Task directions
Filter the records, keeping every line that has the string "google".

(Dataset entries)
============================================================
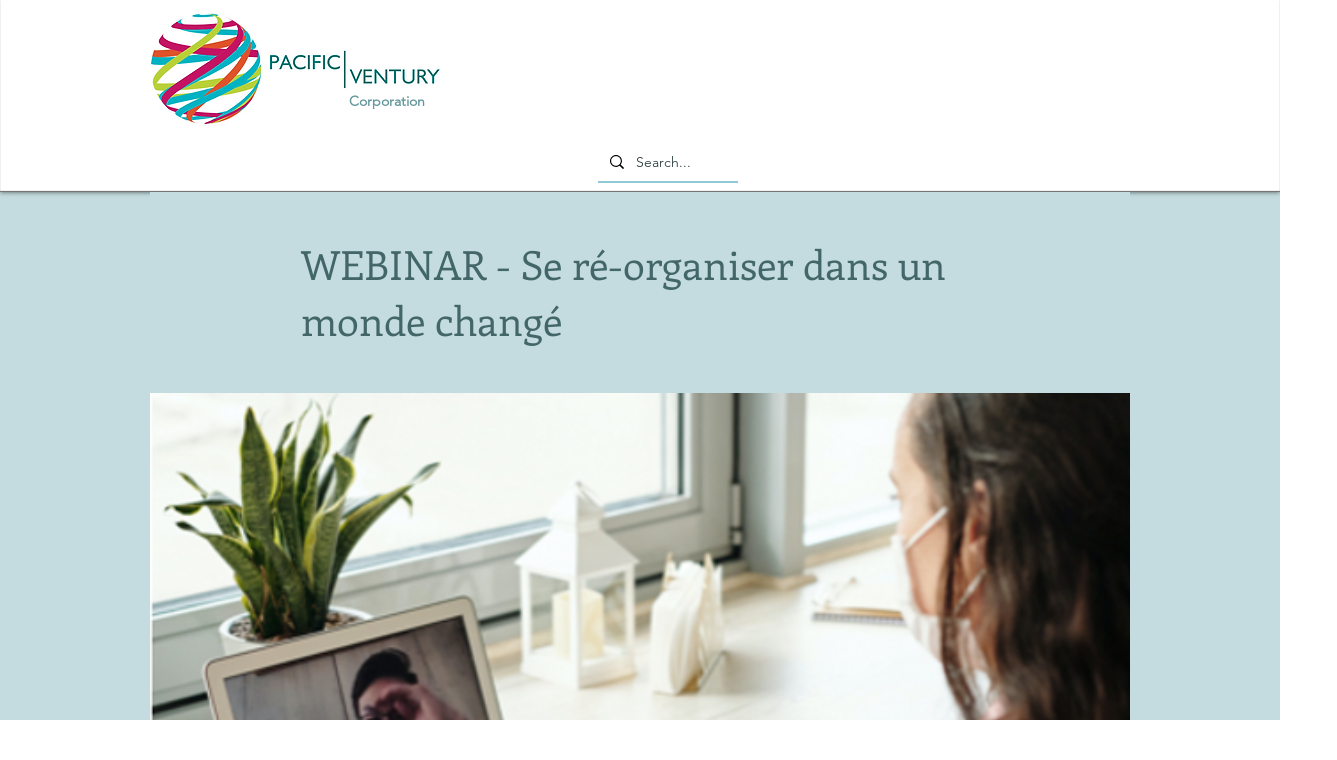

--- FILE ---
content_type: text/html; charset=utf-8
request_url: https://accounts.google.com/o/oauth2/postmessageRelay?parent=https%3A%2F%2Fstatic.parastorage.com&jsh=m%3B%2F_%2Fscs%2Fabc-static%2F_%2Fjs%2Fk%3Dgapi.lb.en.2kN9-TZiXrM.O%2Fd%3D1%2Frs%3DAHpOoo_B4hu0FeWRuWHfxnZ3V0WubwN7Qw%2Fm%3D__features__
body_size: 162
content:
<!DOCTYPE html><html><head><title></title><meta http-equiv="content-type" content="text/html; charset=utf-8"><meta http-equiv="X-UA-Compatible" content="IE=edge"><meta name="viewport" content="width=device-width, initial-scale=1, minimum-scale=1, maximum-scale=1, user-scalable=0"><script src='https://ssl.gstatic.com/accounts/o/2580342461-postmessagerelay.js' nonce="qXMq7X3DTnmjNiTsrS3qIQ"></script></head><body><script type="text/javascript" src="https://apis.google.com/js/rpc:shindig_random.js?onload=init" nonce="qXMq7X3DTnmjNiTsrS3qIQ"></script></body></html>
============================================================
Task output
request_url: https://accounts.google.com/o/oauth2/postmessageRelay?parent=https%3A%2F%2Fstatic.parastorage.com&jsh=m%3B%2F_%2Fscs%2Fabc-static%2F_%2Fjs%2Fk%3Dgapi.lb.en.2kN9-TZiXrM.O%2Fd%3D1%2Frs%3DAHpOoo_B4hu0FeWRuWHfxnZ3V0WubwN7Qw%2Fm%3D__features__
<!DOCTYPE html><html><head><title></title><meta http-equiv="content-type" content="text/html; charset=utf-8"><meta http-equiv="X-UA-Compatible" content="IE=edge"><meta name="viewport" content="width=device-width, initial-scale=1, minimum-scale=1, maximum-scale=1, user-scalable=0"><script src='https://ssl.gstatic.com/accounts/o/2580342461-postmessagerelay.js' nonce="qXMq7X3DTnmjNiTsrS3qIQ"></script></head><body><script type="text/javascript" src="https://apis.google.com/js/rpc:shindig_random.js?onload=init" nonce="qXMq7X3DTnmjNiTsrS3qIQ"></script></body></html>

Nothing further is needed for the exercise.